At Chicago State, Hamilton oversees an athletic department that fields men’s and women’s teams in 14 sports.
“Here, like anywhere, the student athlete is the greatest resource we have,” Hamilton said. “There’s a great quote that says that top athletic programs are student-centered, coach-driven, and administrator-assisted, and I firmly believe that. I want to follow that framework.”
When he was hired by Chicago State, Hamilton became one of only a dozen African-American athletic directors at Division I institutions around the country, other than the historically black colleges – but he is one of just two with a doctorate to his credit. Hamilton earned his bachelor’s (1985), master’s (1988) and Ph. D (1991) all from Penn State, and he understands his work at Chicago State might draw some additional scrutiny.
“As an African-American athletic director, I am astute enough to understand that those things are out there, but don’t let it stress me,” Hamilton said.
“I could have some of my decisions second-guessed – I know that’s the case – but don’t let it get in the way. I don’t wear it on my sleeve, and there’s no chip on my shoulder. I am here to do a job – a very important and vital job.”
Hamilton came to Chicago State from Duke, where he was the director of football academic services and managed the tutoring and scholarship budget.
He also specialized in working on the academic success of high-risk student-athletes, and was part of a leadership team that monitored eligibility issues, academic compliance, drug and alcohol education, and the academic policy for Duke’s 12 Olympic sports.
Hamilton was assistant athletic director for academic affairs while at Bowling Green, where he was responsible for the academic administration of eight sports, and also worked in fund-raising, marketing and event management, and on a program to increase student-athlete graduation rates.
Prior to his stop at Bowling Green, Hamilton worked at Division II Cheyney State as assistant athletic director for administration.

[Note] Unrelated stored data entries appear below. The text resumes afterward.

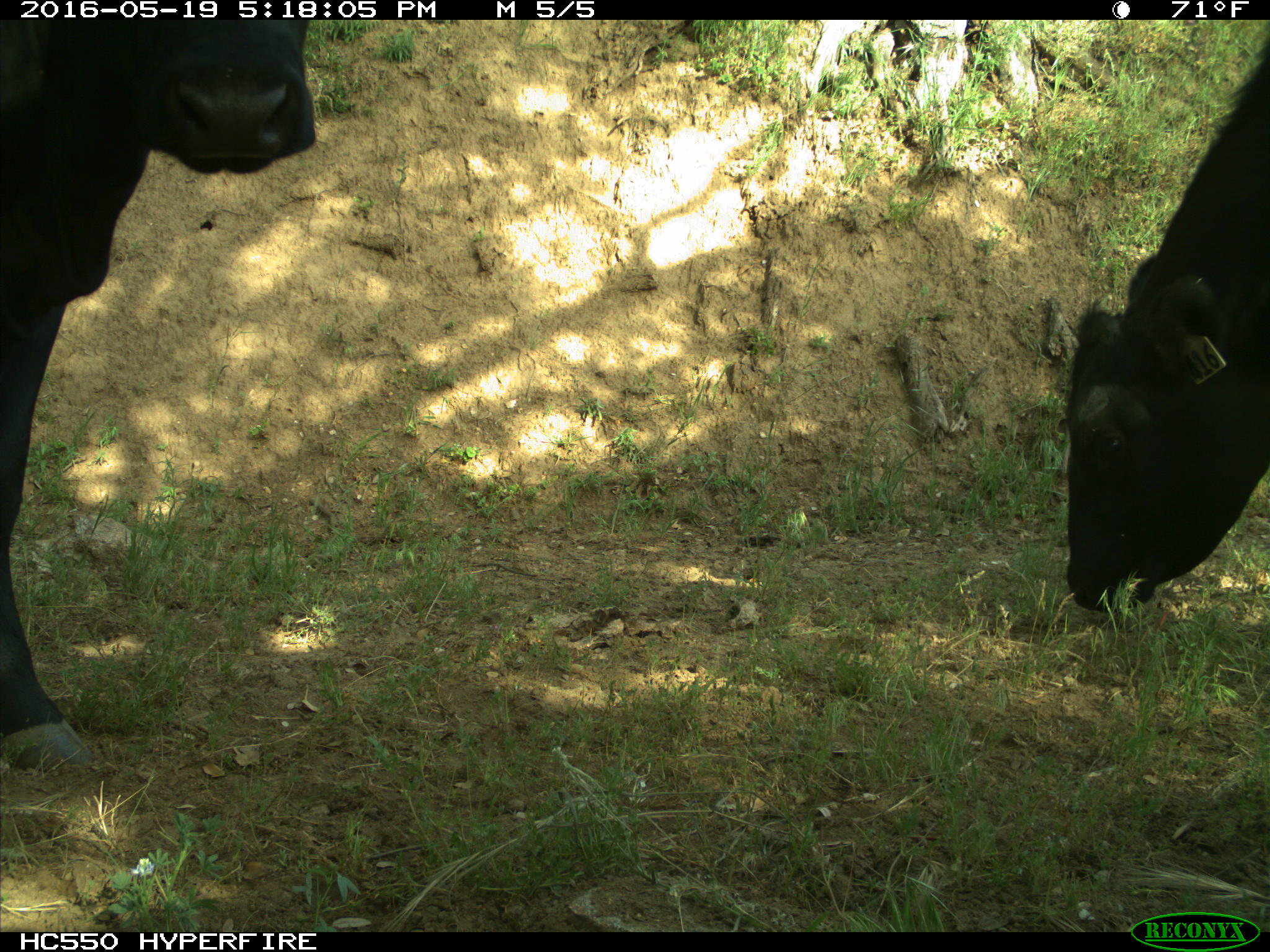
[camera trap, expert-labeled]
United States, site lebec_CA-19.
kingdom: Animalia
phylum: Chordata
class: Mammalia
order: Artiodactyla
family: Bovidae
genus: Bos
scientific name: Bos taurus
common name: domestic cow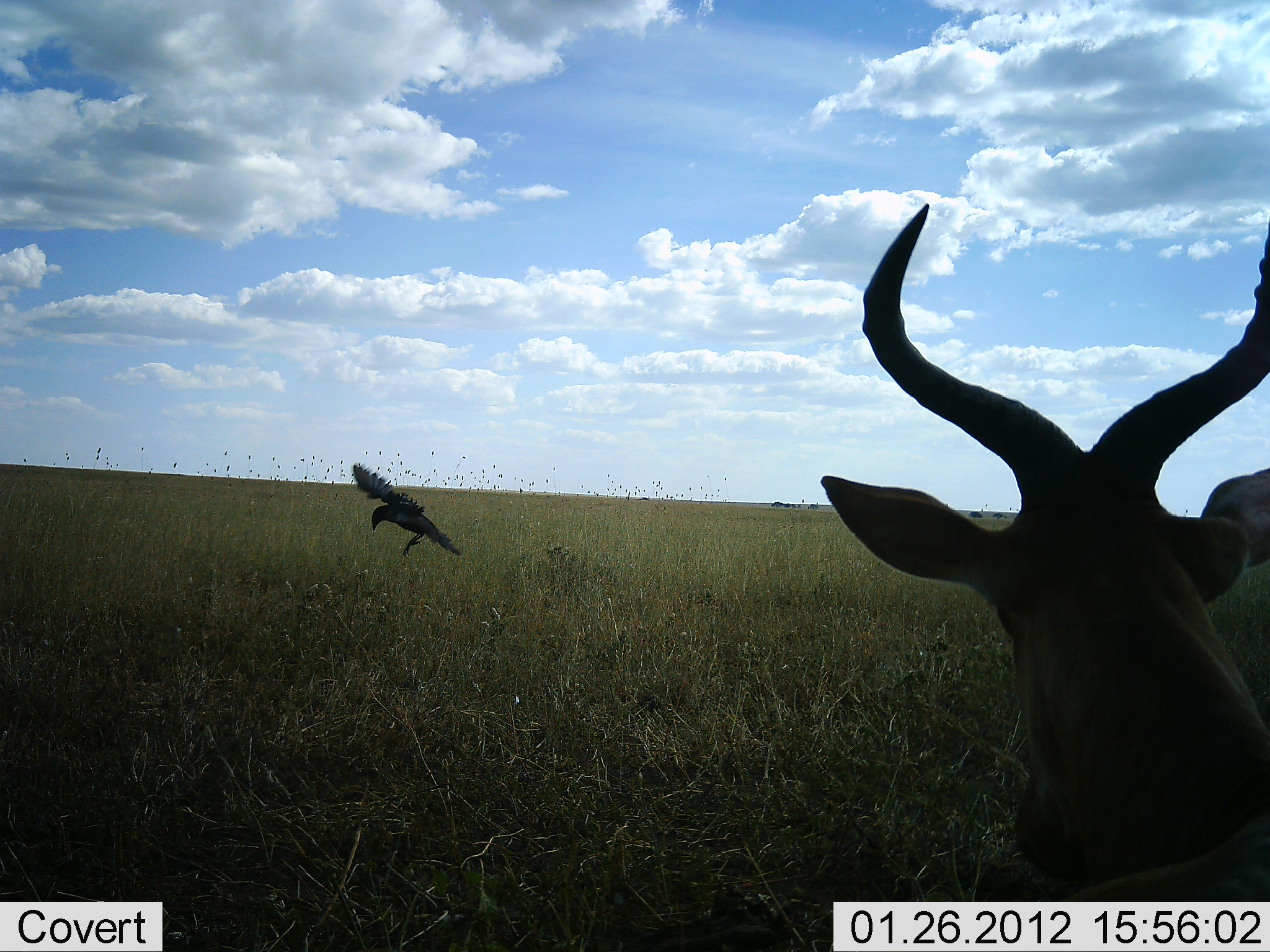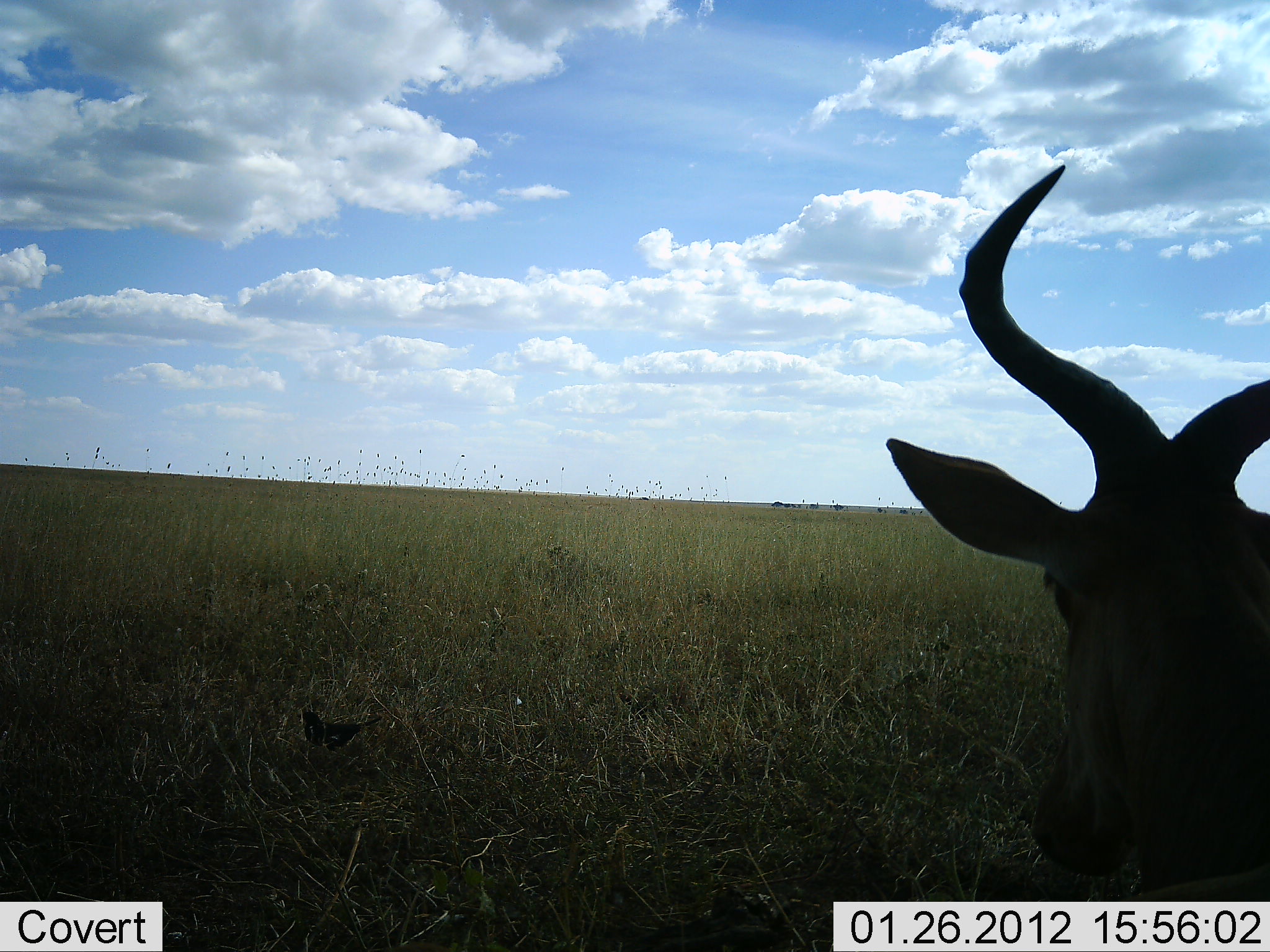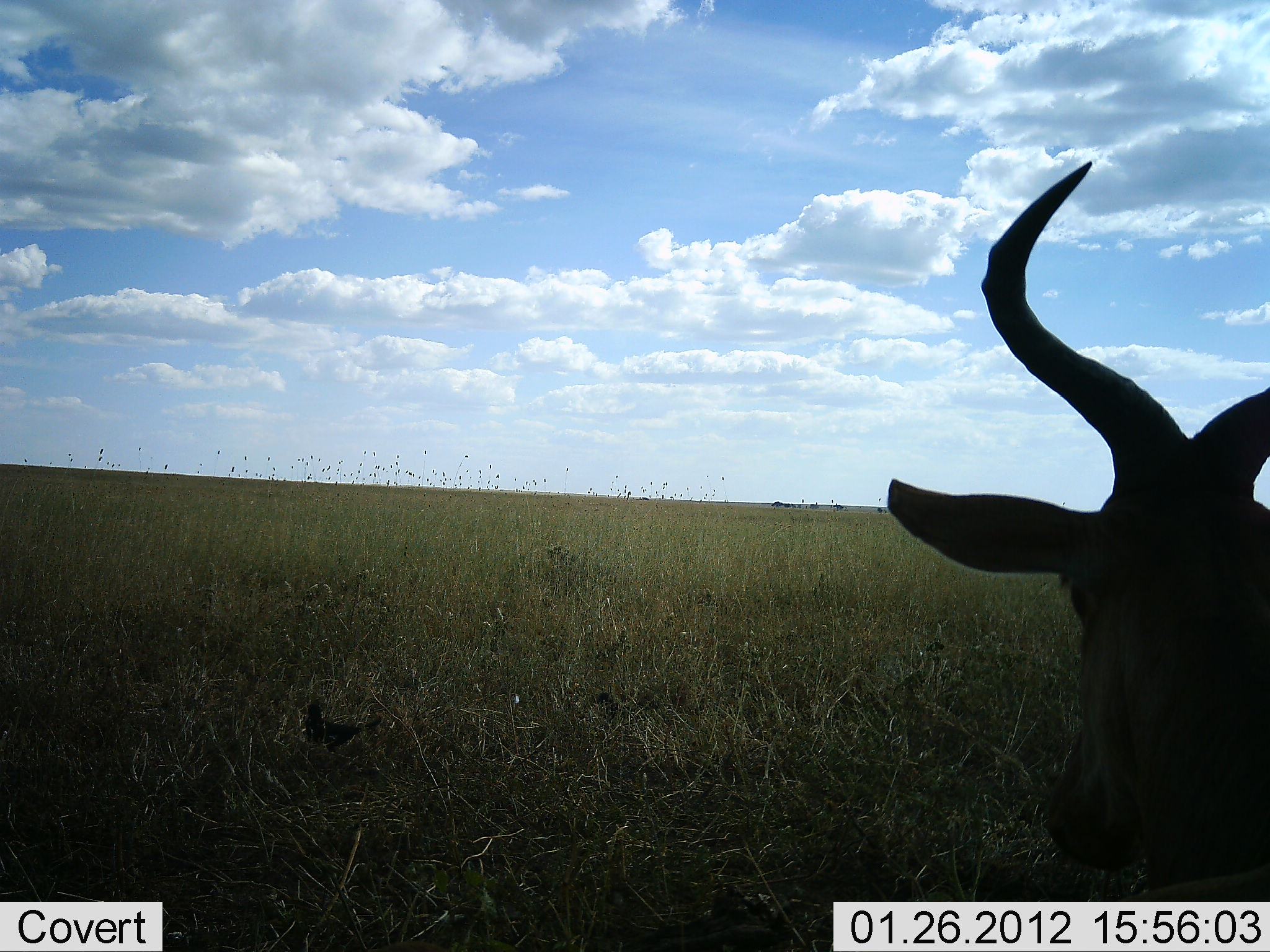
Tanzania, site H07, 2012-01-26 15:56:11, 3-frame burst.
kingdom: Animalia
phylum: Chordata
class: Mammalia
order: Artiodactyla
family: Bovidae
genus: Alcelaphus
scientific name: Alcelaphus buselaphus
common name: hartebeest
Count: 1.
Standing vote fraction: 58%.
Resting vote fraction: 42%.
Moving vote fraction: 0%.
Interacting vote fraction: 0%.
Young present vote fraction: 0%.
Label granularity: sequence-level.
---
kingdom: Animalia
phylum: Chordata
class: Aves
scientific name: Aves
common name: bird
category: otherbird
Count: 1.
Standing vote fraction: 11%.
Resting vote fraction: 5%.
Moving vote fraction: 95%.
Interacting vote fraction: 0%.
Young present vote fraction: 0%.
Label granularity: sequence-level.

He credits BGSU athletic director Paul Krebs and Joe Paterno, his football coach at Penn State, with helping him develop some of the critical skills needed to take on the program at Chicago State.
“Some of my greatest lessons and my most worthwhile time was spent under the leadership of Paul Krebs at Bowling Green,” Hamilton said. “The foundation for me to become an athletic director was in place because of Paul Krebs, and I can’t underscore that enough. I think my management style was partially developed at Penn State, where I found Joe Paterno to be a very articulate man, and a guy who always paid attention to the details.
“When I came on a recruiting visit, Joe Paterno said he didn’t care how many downs I played for the football team – all that mattered to him was what I would become after four years at Penn State. Yes, he wants to win, but more importantly he wants to be known for how he prepares his players for life in the world. He is a rare breed in today’s world.”
With that background, Hamilton turned out to be just what Chicago State was looking for. The school, which opened its doors in 1867 in a leaky, renovated railroad freight car, now has a 161-acre campus on the south side of Chicago with an enrollment of about 7,200.
“Dr. Hamilton has a passion and dedication for athletics that I think will have a positive effect on our athletes and our athletic administration,” Chicago State president Elnora Daniel said. “He has a clear understanding of NCAA rules and regulations and that will be beneficial in helping us establish ourselves as a premier Division I sports program.”
Hamilton said he plans to push for perfection in the only way he knows how.
“I don’t know much about maintaining the status quo, but I do know that everything will be done with high levels of energy, integrity, and excellence,” Hamilton said. “I’m very passionate about working with people, and at Chicago State I feel like I can make a difference in the lives of the students, coaches, and staff. I’m excited about the opportunity to take this athletic department to another level.”